First National announces the release of four pictures during May, as follows: “The Famous Ferguson Case,” with Joan Blondell, Tom Brown and Vivienne Osborne; “The Rich Are Always With Us,” with Ruth Chatterton; “The Strange Love of Molly Louvain,” with Ann Dvorak, Richard Cromwell and Lee Tracy, and “Two Seconds,” with Edward G. Robinson.




Directorial assignments for four pictures are announced by Paramount. Richard Wallace will direct “The Crooners,” a story of radio favorites. David Burton will guide the destinies of “Come On Marines.” Marion Gering is to direct a so far unnamed film play in which Tallulah Bankhead and Gary Cooper will act the principal roles. Stuart Walker and Dudley Murphy will be co-directors of “Merton of the Talkies.”




Another S. S. Van Dine story, “The Campus Mystery,” is in production at the Vitaphone studio in Brooklyn. This is the tenth of the series of short Van Dine detective-mystery stories for the screen.




A gold loving cup was presented last week to George Arliss at Warner Brothers’ studios in Hollywood by the cast of his recently completed picture “A Successful Calamity.” The donors included Mary Astor, Evelyn Knapp, Grant Mitchell, David Torrence, William Janney, Hardie Albright, Hale Hamilton, Richard Tucker and others.

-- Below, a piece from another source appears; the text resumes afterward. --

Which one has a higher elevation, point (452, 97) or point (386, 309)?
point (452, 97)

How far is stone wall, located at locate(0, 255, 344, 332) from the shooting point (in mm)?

Two “Mickey Mouse” cartoons and two “Silly Symphonies” are in production at the Walt Disney studios in Hollywood. The former are to be called respectively “Mickey’s Olympics,” travesties on the forthcoming international games, and “Mickey’s Revue.” The symphonies are called “Flowers and Trees” and “Love Bugs.” A new song is out called “I’d Rather Stay Home With Mickey Mouse Than Go Out With You, You Rat.”

4 comments:

Amanda said...

Great info

GAH1965 said...

Thanks. My personal favorite line is the name of the Mickey Mouse song mentioned at the end. I'd love to hear the music for that one!

50sme said...

I sure love your posts. This is a sweet blog! Excellent information.

GAH1965 said...

Thanks! I'm glad to be able to share these stories with new generations of classic movie fans.